16:21 / 01.12.2002 link komentarz (0) |
...i ku komu, ku czemu ofiarę czasu mego złożyć mam...gdzie wzrok cudu nigdy nie ziszczonego wypatrywaniem umęczony skierować...ku czemu ręce bezradne wyciągnąć...sensu szukam dla tego punktu w czasoprzestrzeni...sensu i celu tej chwili mojej, której tak nie chcę przecież...i nie znajduje...niczym liść na wietrze i obłok na niebie przeminę ja i chwile moje...bez śladu sensu i celu... | 15:58 / 01.11.2002 link komentarz (3) |
gdzieś pomiędzy światłem uśmiechu a jasnością dnia natchnienie się zgubiło
wiem, że gdzieś czeka cicho i spokojnie efemeryczne stworzenie owo
z główką o nadgarstek wdzięcznie wspartą
i oczami mrocznymi niczym głębie nieprzeniknione kosmosu
lecz nie patrzy w moją stronę
i znalezionym być nie chce
kapryśny to władca czy też może gość nieśmiały spłoszony hałasem radości?
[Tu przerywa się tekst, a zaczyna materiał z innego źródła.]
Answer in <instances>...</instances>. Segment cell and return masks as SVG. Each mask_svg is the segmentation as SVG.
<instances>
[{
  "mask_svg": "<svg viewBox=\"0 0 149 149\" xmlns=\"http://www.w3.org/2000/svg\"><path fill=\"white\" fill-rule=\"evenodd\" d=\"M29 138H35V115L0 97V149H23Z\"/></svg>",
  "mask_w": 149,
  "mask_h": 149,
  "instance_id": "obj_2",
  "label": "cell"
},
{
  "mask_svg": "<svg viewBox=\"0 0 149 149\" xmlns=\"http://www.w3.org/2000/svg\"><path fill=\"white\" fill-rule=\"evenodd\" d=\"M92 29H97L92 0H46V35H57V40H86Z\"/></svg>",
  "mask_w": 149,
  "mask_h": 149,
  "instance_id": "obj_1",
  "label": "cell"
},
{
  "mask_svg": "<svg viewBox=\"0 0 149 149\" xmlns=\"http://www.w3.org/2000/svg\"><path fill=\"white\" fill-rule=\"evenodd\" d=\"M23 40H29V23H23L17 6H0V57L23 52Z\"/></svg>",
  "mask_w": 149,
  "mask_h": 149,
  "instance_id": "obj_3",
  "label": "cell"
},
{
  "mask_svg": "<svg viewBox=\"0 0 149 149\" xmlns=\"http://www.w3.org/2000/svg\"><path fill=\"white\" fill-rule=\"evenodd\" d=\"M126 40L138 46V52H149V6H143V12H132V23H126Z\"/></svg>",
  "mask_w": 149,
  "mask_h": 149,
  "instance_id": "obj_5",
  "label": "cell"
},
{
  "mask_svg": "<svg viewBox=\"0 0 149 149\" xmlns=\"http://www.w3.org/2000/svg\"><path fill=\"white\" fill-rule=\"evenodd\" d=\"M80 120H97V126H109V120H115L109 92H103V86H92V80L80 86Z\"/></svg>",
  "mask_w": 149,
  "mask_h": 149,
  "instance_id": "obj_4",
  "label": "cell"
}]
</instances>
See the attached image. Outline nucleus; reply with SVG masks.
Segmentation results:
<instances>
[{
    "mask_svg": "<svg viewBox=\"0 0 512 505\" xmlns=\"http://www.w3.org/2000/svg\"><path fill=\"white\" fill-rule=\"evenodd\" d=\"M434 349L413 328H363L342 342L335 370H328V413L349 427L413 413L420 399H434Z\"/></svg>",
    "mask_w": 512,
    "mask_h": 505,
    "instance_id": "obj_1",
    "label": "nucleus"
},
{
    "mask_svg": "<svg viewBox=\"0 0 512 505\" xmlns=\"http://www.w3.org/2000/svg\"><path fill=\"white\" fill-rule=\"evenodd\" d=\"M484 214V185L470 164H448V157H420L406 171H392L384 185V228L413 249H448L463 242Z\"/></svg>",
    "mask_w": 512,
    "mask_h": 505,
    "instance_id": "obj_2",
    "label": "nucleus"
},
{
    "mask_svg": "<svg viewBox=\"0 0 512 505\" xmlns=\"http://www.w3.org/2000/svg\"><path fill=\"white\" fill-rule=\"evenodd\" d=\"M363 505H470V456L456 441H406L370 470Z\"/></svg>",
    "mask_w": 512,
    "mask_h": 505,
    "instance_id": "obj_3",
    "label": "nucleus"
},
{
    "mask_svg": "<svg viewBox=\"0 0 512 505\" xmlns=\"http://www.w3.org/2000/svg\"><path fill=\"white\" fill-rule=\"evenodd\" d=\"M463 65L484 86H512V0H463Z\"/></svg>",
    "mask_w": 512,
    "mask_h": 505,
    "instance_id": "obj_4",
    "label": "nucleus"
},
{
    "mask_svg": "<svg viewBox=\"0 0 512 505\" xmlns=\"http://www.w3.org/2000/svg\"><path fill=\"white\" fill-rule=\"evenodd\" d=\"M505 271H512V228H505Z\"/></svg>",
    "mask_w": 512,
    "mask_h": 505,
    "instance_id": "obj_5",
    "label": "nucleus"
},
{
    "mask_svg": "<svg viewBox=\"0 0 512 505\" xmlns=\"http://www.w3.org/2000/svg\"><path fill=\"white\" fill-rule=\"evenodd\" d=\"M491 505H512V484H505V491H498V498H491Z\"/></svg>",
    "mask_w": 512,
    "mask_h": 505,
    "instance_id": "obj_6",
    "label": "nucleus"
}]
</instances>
i sama już nie wiem czy łask mam pragnąć owej istoty czy chować się przed jej wzrokiem zgubnym,
który w światy nieistniejące
dusze mi na powrót porwie... | 23:29 / 03.09.2002 link komentarz (0) |
...goni dźwięk za dźwiękiem,
gnają minuty i myśli pędzą w kierunku,
gdzie zniknął twój cień ubóstwiony...
czekam przecież tu,
czekam na zbawienie,
na przyjście ukojenia czekam...
w ciszy niczyjej,
jak niczyj jest ten kamień, co zległ na sercu mym...
bo jeśli nie ty go weźmiesz,
któż się poważy wyciągnąć do mnie dłonie
i swoją nazwać...
jeśli nie twoją- czyją własnością mam się czuć?
czekam zatem spokojnie i czekam wciąż
na przyjście twoje
na tę chwilę,
gdy imię mi nadasz... | 19:43 / 10.08.2002 link komentarz (0) |
W cichości cieni wzrastających w duszy mojej,
W dźwiękach muzyki płynącej bólem w serce moje,
W kształtach znanych i nienazwanych miejscach.
Na dnach niebios zaznanych
I na szczytach uniesień nieosiągalnych...
Czemu cierpienie gości?
Skąd tęsknoty, których nazw nikt nigdy nie wymówił?
Skąd pragnienia, o których myśl sama
Spełnień wszelkich rozkosz przerasta?
Gdzie mieszka to, co głód serca mego budzi?
Gdzie istnieje i czym być może...
Skoro nie jest niczym, czego zaznać bym mogła...
Żegnaj nadziejo wszelka...
Żegnajcie ułudy nocy bezsennych...
Nie pragnę już deszczu pośród mej pustyni,
Nie wzejdzie kwiatem żadno z ziaren moich.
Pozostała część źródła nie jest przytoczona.